To the extent Preset processes any Customer Materials relating to an identified or identifiable natural person (“Personal Information”) that is subject to the General Data Protection Regulation (Regulation (EU) 2016/679) and its respective national implementing legislations (“GDPR”); the Swiss Federal Act on Data Protection; the United Kingdom General Data Protection Regulation; and/or the United Kingdom Data Protection Act 2018 (collectively, “Data Protection Laws”), Preset will:

(a) only process Personal Information as contemplated by this Agreement;

(b) ensure that Preset’s personnel authorized to process Personal Information have committed themselves to confidentiality;

(c) implement commercially reasonable technical and organizational measures designed to protect Personal Information. If Preset becomes aware of any unauthorized access, use, or disclosure of Personal Information, it will notify Customer without undue delay. Where possible, such notice will include all available details required under applicable data protection laws for Customer to comply with its own notification obligations to regulatory authorities and affected individuals;

(d) only engage sub-processors to process Personal Information where Preset has entered into a written agreement with such sub-processors imposing data protection obligations that are consistent with this Exhibit. Where the sub-processor fails to fulfill such obligations, Preset shall remain fully liable to Customer for the performance of that sub-processor’s obligations in accordance with applicable data protection laws. A list of Preset’s sub-processors can be found at Where required by Data Protection Laws, Preset will update such list of sub-processors and allow Customer five (5) days to object.

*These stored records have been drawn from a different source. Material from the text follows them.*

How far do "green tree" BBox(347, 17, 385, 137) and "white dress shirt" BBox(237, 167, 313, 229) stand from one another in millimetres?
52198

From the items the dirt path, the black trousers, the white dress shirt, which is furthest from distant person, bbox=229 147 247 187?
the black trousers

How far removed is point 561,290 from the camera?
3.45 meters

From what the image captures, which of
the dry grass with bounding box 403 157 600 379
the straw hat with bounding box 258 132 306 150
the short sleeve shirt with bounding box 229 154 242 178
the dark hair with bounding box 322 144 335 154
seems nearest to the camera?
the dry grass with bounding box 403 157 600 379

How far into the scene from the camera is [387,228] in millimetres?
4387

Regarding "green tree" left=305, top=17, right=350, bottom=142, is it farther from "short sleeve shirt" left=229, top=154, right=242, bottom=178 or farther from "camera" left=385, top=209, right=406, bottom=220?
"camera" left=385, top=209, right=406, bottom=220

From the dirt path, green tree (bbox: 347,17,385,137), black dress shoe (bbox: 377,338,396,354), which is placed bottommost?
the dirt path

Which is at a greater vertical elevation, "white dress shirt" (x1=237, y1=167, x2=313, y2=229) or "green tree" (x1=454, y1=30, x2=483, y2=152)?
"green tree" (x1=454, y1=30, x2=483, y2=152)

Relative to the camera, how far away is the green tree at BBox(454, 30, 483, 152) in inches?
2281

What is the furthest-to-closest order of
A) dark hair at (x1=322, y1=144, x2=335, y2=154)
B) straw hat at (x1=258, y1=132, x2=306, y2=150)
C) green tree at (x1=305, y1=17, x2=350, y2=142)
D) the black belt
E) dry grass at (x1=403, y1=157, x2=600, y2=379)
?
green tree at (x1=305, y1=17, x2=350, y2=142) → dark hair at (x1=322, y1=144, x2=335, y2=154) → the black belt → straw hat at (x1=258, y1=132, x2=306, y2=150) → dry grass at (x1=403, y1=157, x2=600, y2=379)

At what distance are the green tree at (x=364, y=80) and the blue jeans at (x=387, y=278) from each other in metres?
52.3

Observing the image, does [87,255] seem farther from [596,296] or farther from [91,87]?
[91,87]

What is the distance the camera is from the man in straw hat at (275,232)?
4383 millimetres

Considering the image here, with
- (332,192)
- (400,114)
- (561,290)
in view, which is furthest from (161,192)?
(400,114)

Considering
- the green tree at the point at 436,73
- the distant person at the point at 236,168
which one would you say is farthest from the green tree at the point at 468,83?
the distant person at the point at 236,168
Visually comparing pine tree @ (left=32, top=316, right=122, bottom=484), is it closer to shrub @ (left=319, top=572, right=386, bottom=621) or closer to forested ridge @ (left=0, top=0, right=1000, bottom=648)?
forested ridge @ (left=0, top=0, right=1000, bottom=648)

If Customer has legitimate objections to the appointment of any new sub-processor, the Parties will work together in good faith to resolve the grounds for the objection;

(e) provide reasonable assistance and comply with reasonable instructions from Customer related to any requests from individuals exercising their rights in Personal Information under applicable data protection laws;

(f) assist Customer in ensuring compliance with Customer’s obligations pursuant to Articles 35 and 36 of GDPR (or equivalent requirements under other applicable Data Protection Laws);

(g) delete or return all Personal Information following the expiration or termination of this Agreement upon request (excluding any back-up or archival copies which shall be deleted in accordance with Preset’s data retention schedule), except where Preset is required to retain copies under applicable laws, in which case Preset will isolate and protect that Personal Information from any further processing except to the extent required by applicable laws;

(h) make available to Customer all information necessary to demonstrate compliance with the obligations set forth in this Exhibit A and allow for and contribute to audits, conducted by Customer or another auditor mandated by Customer by providing Customer with an overview of Preset’s security practices that Preset generally makes available to its customers;

(i) ensure that any Personal Information originating in the European Economic Area, Switzerland, and/or the United Kingdom that is transferred by Customer to Preset in a country that has not been found to provide an adequate level of protection under applicable data protection laws is processed in accordance with the standard contractual clauses, in compliance with the requirements of Regulation (EU) 2016/679 of the European Parliament and of the Council of 27 April 2016 on the protection of natural persons with regard to the processing of personal data and on the free movement of such data (General Data Protection Regulation) for the transfer of personal data to a third country, and in particular in accordance with Module 2 (Controller to Processor), the terms of which are incorporated herein by this reference.